Nicht zur Risikogruppe gehören anscheinend die 600 Delegierten der AfD, die trotz Corona-Lockdown ihren Bundesparteitag im niederrheinischen Kalkar abhalten dürfen – wenn auch mit Maskenpflicht. Dagegen hat die AfD Klage eingereicht, womit das eigentliche Thema der Zusammenkunft vorerst in den Hintergrund rückt – die Sozialpolitik. Denn mehr als sieben Jahre nach ihrer Gründung hat die AfD noch immer kein in sich stimmiges Rentenkonzept. Das soll sich nun ändern. Zu erwarten stehe aber ein fauler Kompromiss zwischen den beiden Parteiflügeln ohne erkennbare Linie, so die Einschätzung von Christoph Butterwegge.

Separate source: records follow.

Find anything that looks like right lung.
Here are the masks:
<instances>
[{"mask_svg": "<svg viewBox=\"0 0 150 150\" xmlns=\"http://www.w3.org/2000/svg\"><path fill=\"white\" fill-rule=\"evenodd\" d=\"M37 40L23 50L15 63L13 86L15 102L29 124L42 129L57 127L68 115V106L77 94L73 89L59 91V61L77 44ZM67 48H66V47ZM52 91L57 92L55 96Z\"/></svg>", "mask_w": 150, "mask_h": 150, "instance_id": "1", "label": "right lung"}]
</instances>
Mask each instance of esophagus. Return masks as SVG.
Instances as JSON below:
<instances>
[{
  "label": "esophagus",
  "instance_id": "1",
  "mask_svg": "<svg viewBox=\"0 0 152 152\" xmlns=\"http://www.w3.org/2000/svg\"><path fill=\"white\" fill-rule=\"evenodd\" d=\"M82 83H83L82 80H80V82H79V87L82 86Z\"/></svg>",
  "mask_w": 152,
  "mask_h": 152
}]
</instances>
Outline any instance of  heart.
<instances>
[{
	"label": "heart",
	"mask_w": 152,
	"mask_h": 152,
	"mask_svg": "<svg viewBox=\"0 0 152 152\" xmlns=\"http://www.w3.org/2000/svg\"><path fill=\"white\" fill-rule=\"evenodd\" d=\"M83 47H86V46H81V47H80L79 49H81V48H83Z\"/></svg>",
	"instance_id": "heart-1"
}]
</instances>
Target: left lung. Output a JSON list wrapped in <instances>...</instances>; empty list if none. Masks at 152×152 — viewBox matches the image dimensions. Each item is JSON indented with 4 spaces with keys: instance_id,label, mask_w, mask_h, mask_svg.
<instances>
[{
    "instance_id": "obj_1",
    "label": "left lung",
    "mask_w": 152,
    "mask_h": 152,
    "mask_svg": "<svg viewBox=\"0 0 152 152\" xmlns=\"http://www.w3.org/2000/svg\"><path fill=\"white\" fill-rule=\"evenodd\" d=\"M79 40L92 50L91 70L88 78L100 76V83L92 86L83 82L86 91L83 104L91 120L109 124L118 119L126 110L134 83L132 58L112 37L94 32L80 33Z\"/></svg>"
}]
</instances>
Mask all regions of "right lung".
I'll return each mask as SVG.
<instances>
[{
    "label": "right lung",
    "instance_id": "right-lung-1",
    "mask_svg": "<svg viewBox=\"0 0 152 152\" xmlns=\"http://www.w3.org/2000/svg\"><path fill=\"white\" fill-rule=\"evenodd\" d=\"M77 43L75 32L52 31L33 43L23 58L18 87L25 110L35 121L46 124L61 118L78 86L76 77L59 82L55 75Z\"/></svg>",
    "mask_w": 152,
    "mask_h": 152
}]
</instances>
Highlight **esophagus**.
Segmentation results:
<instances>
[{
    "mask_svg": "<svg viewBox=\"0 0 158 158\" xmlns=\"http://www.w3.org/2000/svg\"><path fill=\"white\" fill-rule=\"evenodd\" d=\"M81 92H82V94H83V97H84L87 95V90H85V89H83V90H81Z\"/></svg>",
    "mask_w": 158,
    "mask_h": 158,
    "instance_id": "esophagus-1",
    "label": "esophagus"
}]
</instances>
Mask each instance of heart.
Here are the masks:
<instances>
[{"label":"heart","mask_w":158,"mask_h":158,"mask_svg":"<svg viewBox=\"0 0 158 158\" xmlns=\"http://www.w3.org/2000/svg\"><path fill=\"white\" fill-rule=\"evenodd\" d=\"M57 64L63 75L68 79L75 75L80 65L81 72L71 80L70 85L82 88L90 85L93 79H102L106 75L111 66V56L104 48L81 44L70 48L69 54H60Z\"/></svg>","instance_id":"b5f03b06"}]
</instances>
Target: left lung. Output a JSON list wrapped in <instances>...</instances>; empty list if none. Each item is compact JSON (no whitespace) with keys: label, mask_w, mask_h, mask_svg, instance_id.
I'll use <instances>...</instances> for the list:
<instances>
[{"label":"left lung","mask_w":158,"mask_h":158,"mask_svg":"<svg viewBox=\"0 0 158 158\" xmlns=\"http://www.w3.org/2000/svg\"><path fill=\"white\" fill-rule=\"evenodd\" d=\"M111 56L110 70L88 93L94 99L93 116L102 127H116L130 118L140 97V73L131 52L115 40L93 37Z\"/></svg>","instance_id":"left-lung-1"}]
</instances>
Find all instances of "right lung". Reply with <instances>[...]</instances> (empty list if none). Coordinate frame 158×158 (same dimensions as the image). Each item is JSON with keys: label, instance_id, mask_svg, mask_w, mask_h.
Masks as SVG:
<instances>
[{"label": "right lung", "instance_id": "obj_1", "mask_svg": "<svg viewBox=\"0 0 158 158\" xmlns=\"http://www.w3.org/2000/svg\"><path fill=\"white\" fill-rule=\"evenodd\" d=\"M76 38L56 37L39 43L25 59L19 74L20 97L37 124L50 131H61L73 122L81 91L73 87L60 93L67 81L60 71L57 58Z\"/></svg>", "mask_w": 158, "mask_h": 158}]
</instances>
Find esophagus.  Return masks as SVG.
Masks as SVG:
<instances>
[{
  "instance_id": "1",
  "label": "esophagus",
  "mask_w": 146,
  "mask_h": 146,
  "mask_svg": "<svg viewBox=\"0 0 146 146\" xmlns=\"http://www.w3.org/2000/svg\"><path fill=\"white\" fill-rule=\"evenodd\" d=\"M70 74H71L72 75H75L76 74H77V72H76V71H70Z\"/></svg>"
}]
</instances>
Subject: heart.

So furchtlos wie die AfD angesichts des Virus sind sonst nur die Grünen, zumindest der Rhetorik nach. »Fürchtet Euch nicht«, rief Annalena Baerbock vom Parteitag der Grünen den »lieben Freundinnen, Freunden und lieben Menschen an den Bildschirmen« zu, »[…] was das Virus kann, können wir schon lange [...]. Wenn wir zusammenarbeiten – wir können Wunder bewirken.«
Dass der Parteitag trotz dieser zelebrierten Furchtlosigkeit und Wundergläubigkeit anders als bei der AfD sicherheitshalber virtuell stattfand, hätte schon Symbolik genug sein können für das, was Baerbocks Rede auszeichnete – ein Schwall von rhetorischen Floskeln, der schon das neue Grundsatzprogramm der Grünen durchsetzt. Anstatt über Fragen der politischen Gestaltung einer sozial-ökologischen Transformation unserer Wirtschaft werde über die »Stärke« von Bekenntnissen diskutiert, kommentiert Paul Steinhardt diese Rede, die eher an eine Erweckungsbewegung erinnerte.